Since the ratio of [Benz-]/[HBenz] = Ka/[H+] it must be equal to

                       6.5 x 10-5/6.30 x 10-8 = 1031

That seems like a very high ratio for an effective buffer.  Buffers are usually pretty close to a 1:1 ratio (say .5M Benz- to .5M HBenz).  In this case you would need something like .5M Benz to .00485 M HBenz.

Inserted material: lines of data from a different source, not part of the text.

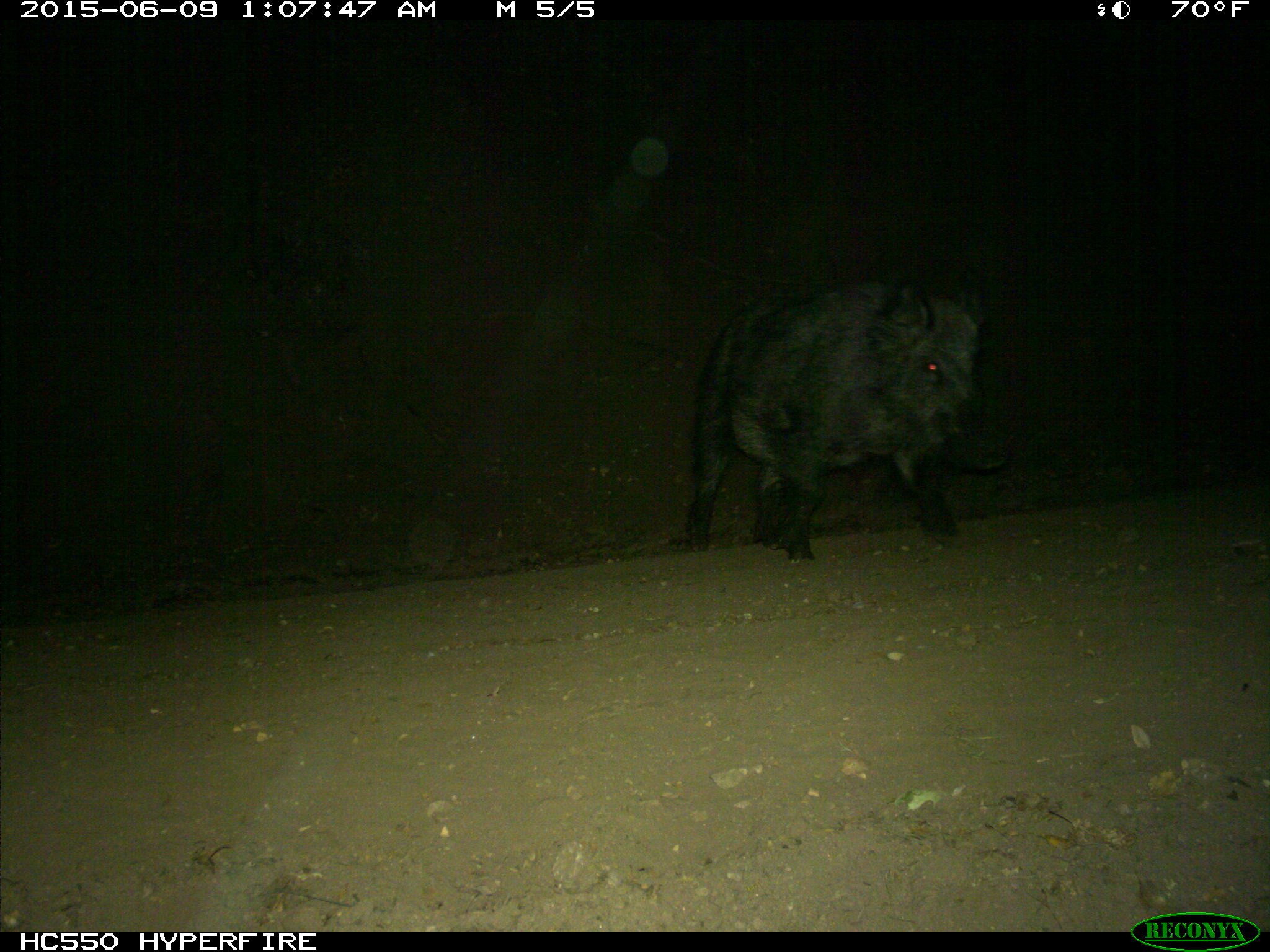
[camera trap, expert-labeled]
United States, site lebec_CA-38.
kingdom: Animalia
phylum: Chordata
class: Mammalia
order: Artiodactyla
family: Suidae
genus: Sus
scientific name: Sus scrofa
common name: wild boar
Sus scrofa (wild boar).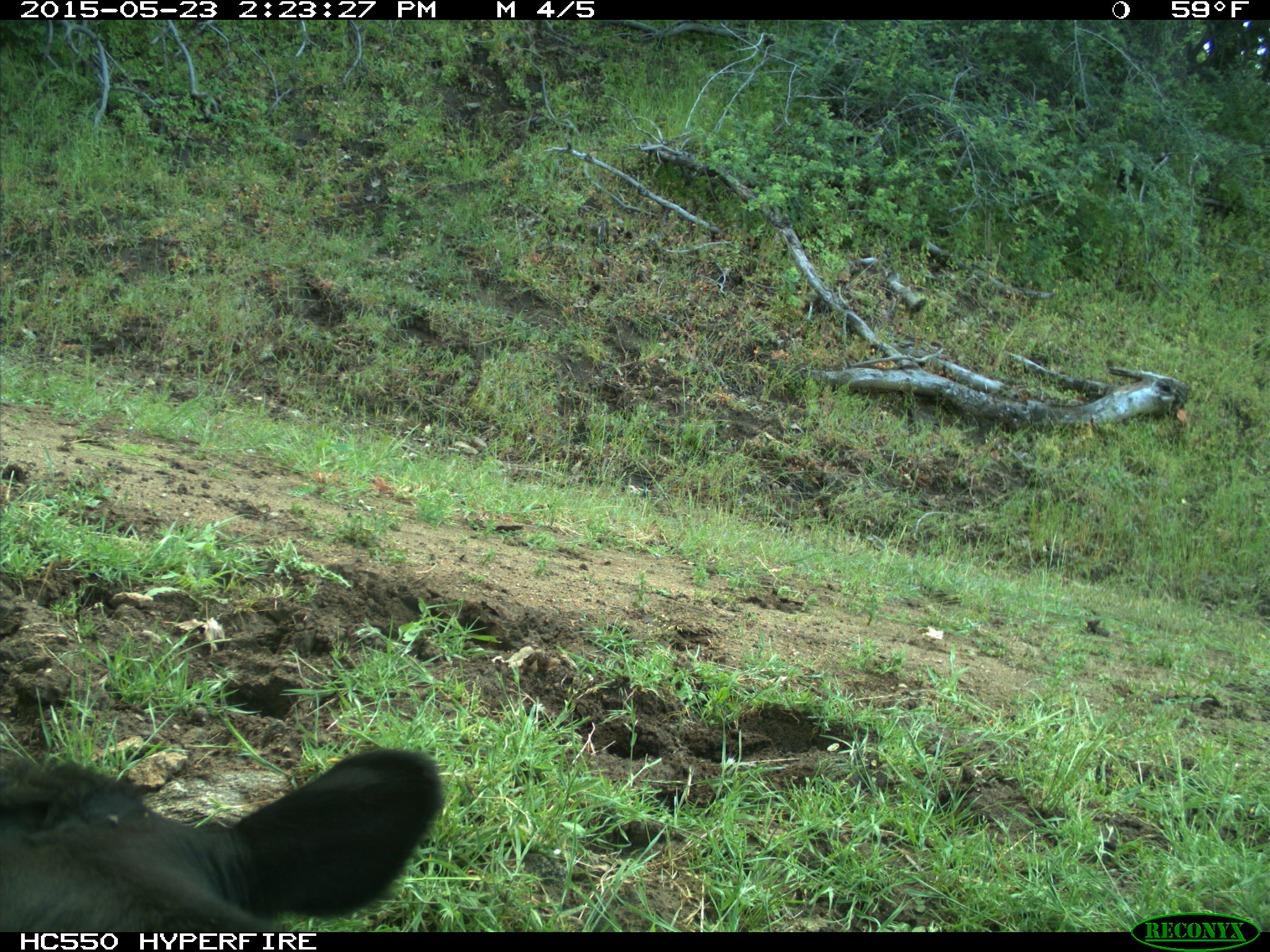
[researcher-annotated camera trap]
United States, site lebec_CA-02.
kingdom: Animalia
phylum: Chordata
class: Mammalia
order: Artiodactyla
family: Bovidae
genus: Bos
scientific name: Bos taurus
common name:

You should be aware that [H+] is not equal to [HBenz] in a buffer.  Nor is [OH-]=[Benz-].  So, while you could find the [OH-], it is not useful in finding the Ka value in this case.

[chrisf]

I think I figured it out. 

Pb(NO₃)₂ + 2NaCl -> PbCl₂ + 2NaNO₃

Moles of NaCl = 0.10mol/1L * 0.010L = 0.001mol NaCl or 0.001mol Na⁺ and 0.001mol Cl^-

Moles of Cl^- at equilibrium = 0.0218mol/1L * 0.020L = 0.000436mol Cl^-

Moles of Cl^- reacted = 0.001mol Cl^- - 0.000436mol Cl^- = 0.000564mol Cl^-

Moles of Pb reacted = 0.000564mol Pb⁺/2 = 0.000282mol Pb²⁺

Moles of Pb left in solution = 0.001mol Pb⁺ - 0.000282mol = 0.000718mol Pb⁺

K_sp = [Pb⁺][Cl^-]²

[Cl^-] = 0.000436mol/0.020L = 0.0218M
[Pb²⁺] = 0.00718mol/0.020L = 0.0359M

K_sp = (0.0359)(0.0218)² = 1.70x10^-5

I was looking over this problem again yesterday and I noticed a problem. Now it's exactly right.